*Supplied text*

Badger culls in Gloucestershire will go ahead this summer.
Two pilot badger culls to tackle the spread of bovine TB will begin in West Gloucestershire and West Somerset, the Government's environment secretary Owen Paterson confirmed today.
The culls will begin at any point from June 1 and will last for six weeks, being repeated annually for four years.
The cull will be carried out through free shooting.
Independent assessors will check to see if enough badgers are being removed and whether the removal is humane.
Speaking at the National Farmers Union (NFU) annual conference, Mr Paterson announced that authorisation letters have been issued by Natural England confirming the culls can proceed this summer.
He also warned that if for some reason one of the two pilots don't happen because of an unforseen circumstance, he will launch another cull in Dorset instead.
He said: "Bovine TB is spreading at an alarming rate and causing real devastation to our beef and dairy industry. The authorisation letters issued today confirming culling can proceed this summer in West Gloucestershire and West Somerset is an important step towards taking the action we need to tackle the spread of this disease in wildlife.
"I am determined that there are no further delays this year. That is why we have taken the sensible step with the farming industry to elect a reserve area that can be called upon should anything happen to prevent culling in Somerset or Gloucester.
"These pilot culls are just one part of our approach to control and eradicate this dreadful disease. We are using everything at our disposal to get to grips with TB including new tougher controls on moving cattle, increased herd testing and working to get effective vaccines ready as soon as possible."

*Supplied material*
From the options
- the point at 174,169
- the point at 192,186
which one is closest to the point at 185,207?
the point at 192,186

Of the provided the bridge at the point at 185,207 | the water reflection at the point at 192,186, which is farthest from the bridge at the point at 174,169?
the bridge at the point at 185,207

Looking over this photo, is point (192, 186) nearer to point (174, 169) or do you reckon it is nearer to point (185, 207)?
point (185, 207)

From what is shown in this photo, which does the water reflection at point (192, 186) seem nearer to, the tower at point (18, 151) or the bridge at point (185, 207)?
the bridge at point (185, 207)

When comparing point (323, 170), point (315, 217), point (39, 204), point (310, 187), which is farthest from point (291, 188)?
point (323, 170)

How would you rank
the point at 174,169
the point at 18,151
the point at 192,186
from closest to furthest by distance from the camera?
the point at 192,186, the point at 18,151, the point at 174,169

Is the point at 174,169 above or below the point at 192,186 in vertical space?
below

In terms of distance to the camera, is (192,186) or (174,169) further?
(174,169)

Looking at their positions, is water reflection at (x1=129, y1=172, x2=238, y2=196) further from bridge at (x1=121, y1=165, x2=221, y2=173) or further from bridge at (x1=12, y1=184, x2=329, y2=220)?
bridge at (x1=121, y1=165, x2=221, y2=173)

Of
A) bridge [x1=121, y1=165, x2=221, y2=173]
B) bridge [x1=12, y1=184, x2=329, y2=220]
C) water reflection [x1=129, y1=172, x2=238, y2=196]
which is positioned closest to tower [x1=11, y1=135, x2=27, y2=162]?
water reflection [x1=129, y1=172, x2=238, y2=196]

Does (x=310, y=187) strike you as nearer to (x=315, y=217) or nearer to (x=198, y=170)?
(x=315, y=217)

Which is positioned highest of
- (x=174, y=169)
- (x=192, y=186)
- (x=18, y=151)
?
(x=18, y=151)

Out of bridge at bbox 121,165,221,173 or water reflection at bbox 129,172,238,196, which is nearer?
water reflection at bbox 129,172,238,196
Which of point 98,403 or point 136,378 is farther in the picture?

*Work instructions*
1: Rewrite the passage of the badger cull article between "Independent assessors will" and "proceed this summer.", inclusive, replacing "assessors" with "inspectors".
2: According to the badger cull article, what method will be used to carry out the cull?
The rows are separate material and have no connection to the badger cull article.

*Answers by item*
1:
Independent inspectors will check to see if enough badgers are being removed and whether the removal is humane.
Speaking at the National Farmers Union (NFU) annual conference, Mr Paterson announced that authorisation letters have been issued by Natural England confirming the culls can proceed this summer.

2: Free shooting.